N’ont-ils pas vu venir le bouleversement qui se préparait, ou n’ont-ils pas voulu voir ? En tout cas, l’arrivée d’un homme d’affaires – les mauvaises langues disent un « affairiste » – comme Alain Minc à la tête du conseil de surveillance annonçait clairement la suite. L’éminence grise de tous les pouvoirs a d’abord été l’homme de l’entrée de Lagardère (15 %) et de Prisa (17 %) dans le capital. Il a été l’homme de la tentation balladurienne en 1995. Lorsqu’à cinq mois de l’échéance présidentielle le Monde soutient l’ancien Premier ministre, Minc travaille au rapport la France de l’an 2000, ébauche de programme du candidat Balladur… Mais, à l’époque, le journal se porte bien. Il semble épargné par la crise de la presse qui frappe déjà ses concurrents, Libération et le Figaro . Il en fut ainsi jusqu’en 2000, date à laquelle le Monde commence à être déficitaire. Or, contre toute logique, Minc encourage le directeur du journal, Jean-Marie Colombani, à une véritable fuite en avant. Au plus mauvais moment, le Monde se lance dans une politique d’acquisition dispendieuse : le groupe La Vie (avec Télérama), Midi Libre… C’est aussi la construction du luxueux immeuble du boulevard Blanqui, dont la démesure a entraîné un surcoût annuel de 4 millions d’euros de loyer au propriétaire, la Deutsche Bank. Et c’est encore les frais financiers consécutifs aux emprunts rendus nécessaires par ces « investissements ».

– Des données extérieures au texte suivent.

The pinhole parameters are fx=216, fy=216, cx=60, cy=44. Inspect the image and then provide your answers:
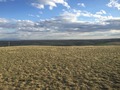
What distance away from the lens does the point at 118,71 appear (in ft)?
71.6

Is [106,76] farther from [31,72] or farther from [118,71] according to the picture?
[31,72]

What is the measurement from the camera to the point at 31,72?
73.5 ft

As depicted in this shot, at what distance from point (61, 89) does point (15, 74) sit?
6.68 metres

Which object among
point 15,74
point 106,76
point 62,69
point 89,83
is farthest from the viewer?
point 62,69

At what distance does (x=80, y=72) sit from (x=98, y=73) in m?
1.82

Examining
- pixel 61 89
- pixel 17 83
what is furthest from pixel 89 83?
pixel 17 83

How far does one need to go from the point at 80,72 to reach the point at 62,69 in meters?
2.45

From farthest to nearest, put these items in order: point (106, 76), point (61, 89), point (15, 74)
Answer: point (15, 74) → point (106, 76) → point (61, 89)

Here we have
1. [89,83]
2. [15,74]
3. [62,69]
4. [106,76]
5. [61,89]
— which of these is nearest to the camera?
[61,89]

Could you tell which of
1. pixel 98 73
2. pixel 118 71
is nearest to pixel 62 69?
pixel 98 73

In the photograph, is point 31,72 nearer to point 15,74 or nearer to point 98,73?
point 15,74

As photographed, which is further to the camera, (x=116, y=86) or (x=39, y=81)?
(x=39, y=81)

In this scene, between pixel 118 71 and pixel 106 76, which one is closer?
pixel 106 76

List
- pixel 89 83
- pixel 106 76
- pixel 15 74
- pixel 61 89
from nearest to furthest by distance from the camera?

Il en résulte un endettement colossal de 170 à 180 millions d’euros, qui fait basculer le quotidien dans une autre catégorie : celle de la finance [^2]. « C’est à ce moment, note un ancien journaliste, que la Société des rédacteurs a voulu reprendre son autonomie face à la direction et jouer son rôle d’actionnaire, avoir un œil sur la gestion et le management. Le livre de Péan et Cohen, la Face cachée du Monde, en 2003, entre enquête et règlement de comptes, a sans doute été un autre tournant qui a beaucoup nui au journal. »

La SRM obtient certes l’éviction de Jean-Marie Colombani en 2007, puis celle d’Alain Minc en 2008. Mais il est trop tard. Aujourd’hui, il n’y a plus de bonnes solutions. Le temps de l’indépendance structurelle est bel et bien révolu. Et, comme pour souligner cette évidence, Nicolas Sarkozy s’est empressé d’intervenir aussi grossièrement que possible dans le processus de désignation de l’actionnaire majoritaire. Devant Éric Fottorino, l’actuel président de la SA, convoqué à l’Élysée, il a pris position contre le trio Pigasse-Bergé-Niel. Gare, cependant, aux effets d’optique. Il faudrait être candide pour croire que le président de la République a mis tous ses œufs dans le même panier. Son conseiller pour les affaires de médias n’est-il pas précisément Alain Minc ? Et celui-ci n’est-il pas à la fois l’homme qui a favorisé l’entrée de Pigasse au sein de la banque Lazard, et le conseiller du groupe de presse espagnol Prisa ? L’ombre du pouvoir est partout. Quelle que soit la décision que prendra le conseil de surveillance, le 28 juin, une page de l’histoire du journal de feu Hubert Beuve-Méry, se tournera définitivement.

[^2]: Dans la structure du Monde à trois niveaux, véritable usine à gaz, Jean-Marie Colombani a créé le Monde société anonyme, préparant une entrée en bourse qui n’a jamais eu lieu. C’est le deuxième étage, en dessous de la holding de tête, le Monde partenaires et associés (LMPA), dont la Société des rédacteurs détient 21 %, tandis qu’au premier étage réside la Société éditrice du Monde (SAS).